#### Data to use ####
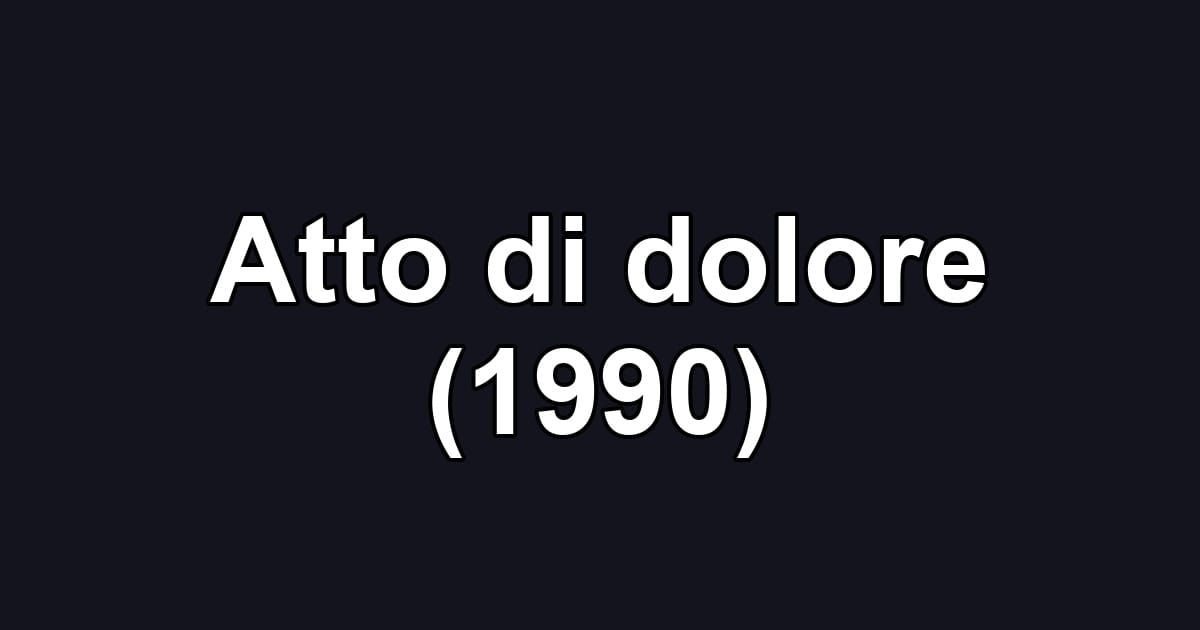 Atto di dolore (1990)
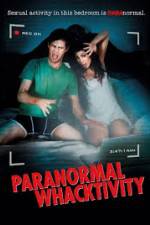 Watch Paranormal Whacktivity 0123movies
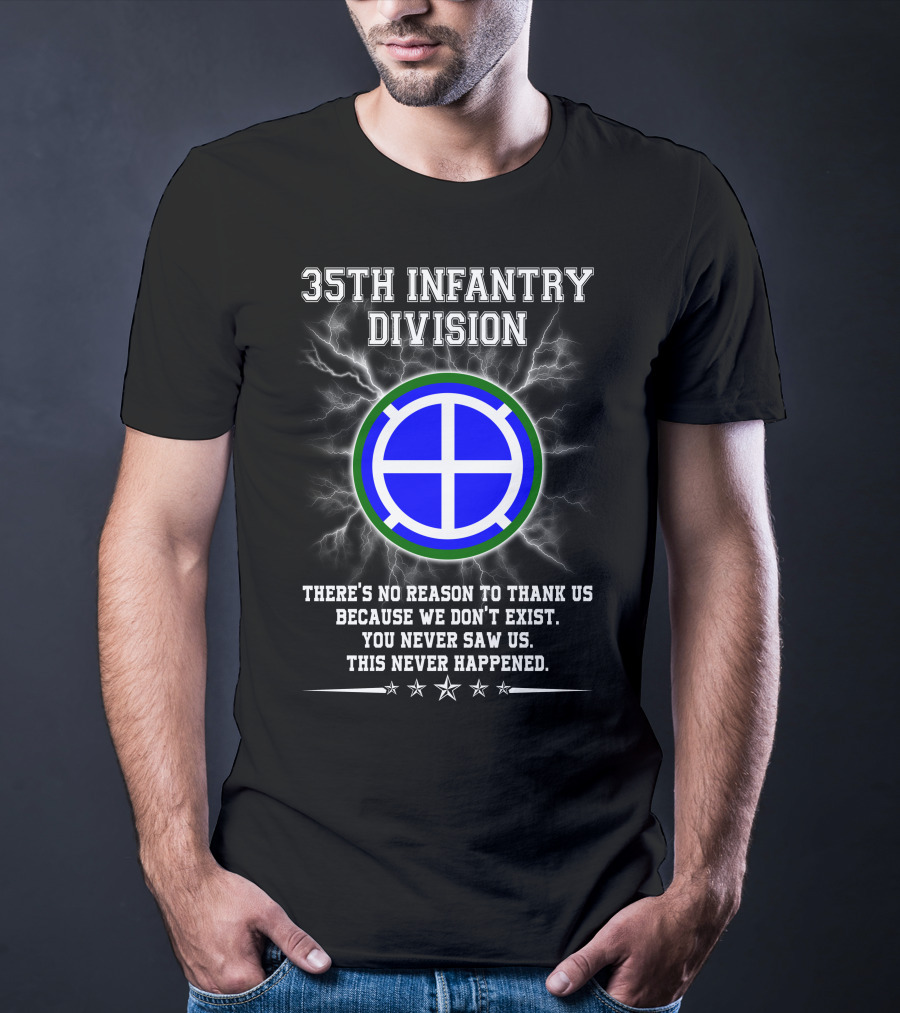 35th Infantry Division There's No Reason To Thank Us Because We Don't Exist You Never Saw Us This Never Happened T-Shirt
####
#### Data to use ####
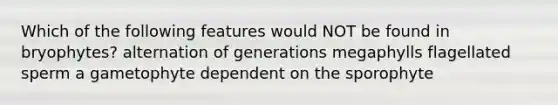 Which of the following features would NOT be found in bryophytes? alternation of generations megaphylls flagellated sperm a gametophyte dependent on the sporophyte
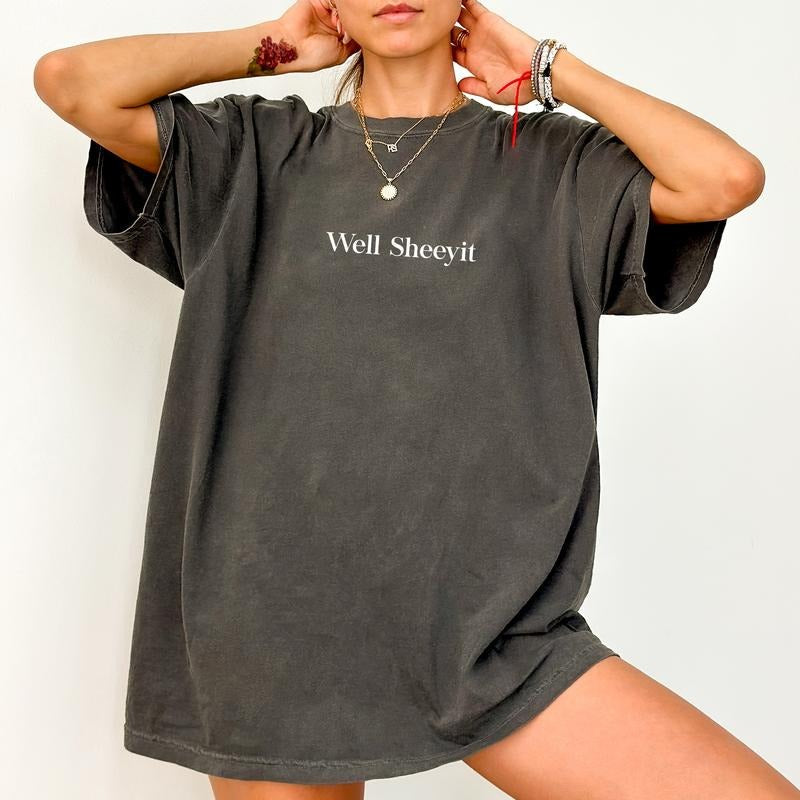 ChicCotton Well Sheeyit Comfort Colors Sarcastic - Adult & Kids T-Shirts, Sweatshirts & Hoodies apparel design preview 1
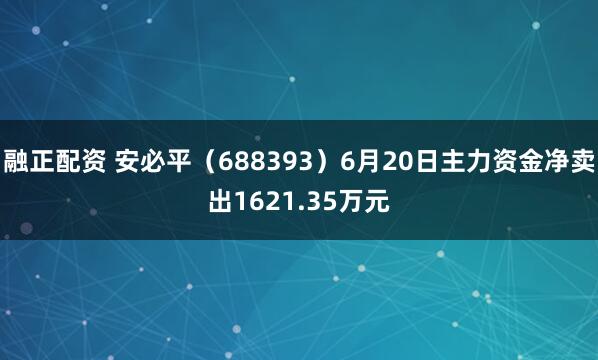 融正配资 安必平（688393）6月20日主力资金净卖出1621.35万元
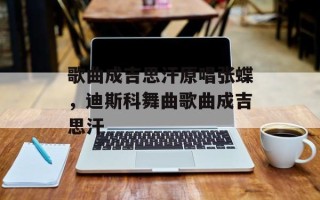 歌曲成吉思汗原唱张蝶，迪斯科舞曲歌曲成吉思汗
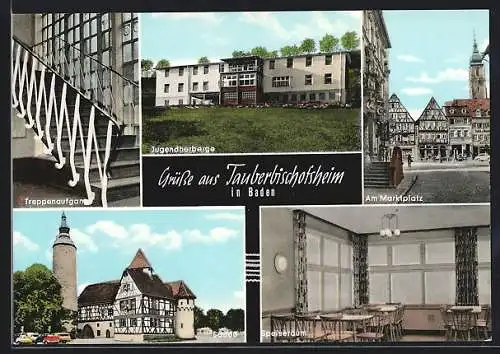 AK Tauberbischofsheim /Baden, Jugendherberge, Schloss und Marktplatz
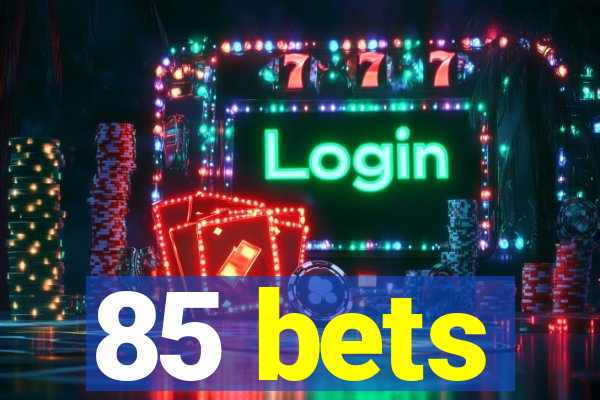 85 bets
####
#### Data to use ####
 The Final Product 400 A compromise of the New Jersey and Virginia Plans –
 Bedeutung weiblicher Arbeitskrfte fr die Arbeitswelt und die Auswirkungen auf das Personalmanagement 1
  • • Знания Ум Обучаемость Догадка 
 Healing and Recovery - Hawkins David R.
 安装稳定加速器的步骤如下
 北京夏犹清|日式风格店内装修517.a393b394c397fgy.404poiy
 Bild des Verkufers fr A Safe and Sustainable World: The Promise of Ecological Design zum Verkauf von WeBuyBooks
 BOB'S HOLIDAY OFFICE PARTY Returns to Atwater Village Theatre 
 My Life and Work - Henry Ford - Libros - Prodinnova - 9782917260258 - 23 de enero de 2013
####
■ **Activity**: Format the rows starting at the one that contains "Atto di dolore (1990)" and ending at the one that contains "35th Infantry Division" as a Markdown table with the columns Row and Caption. Skip any blank lines and leave the pictures out.

■ **Reply to the exercise**:
| Row | Caption |
|---|---|
| 1 |  Atto di dolore (1990) |
| 2 |  Watch Paranormal Whacktivity 0123movies |
| 3 |  35th Infantry Division There's No Reason To Thank Us Because We Don't Exist You Never Saw Us This Never Happened T-Shirt |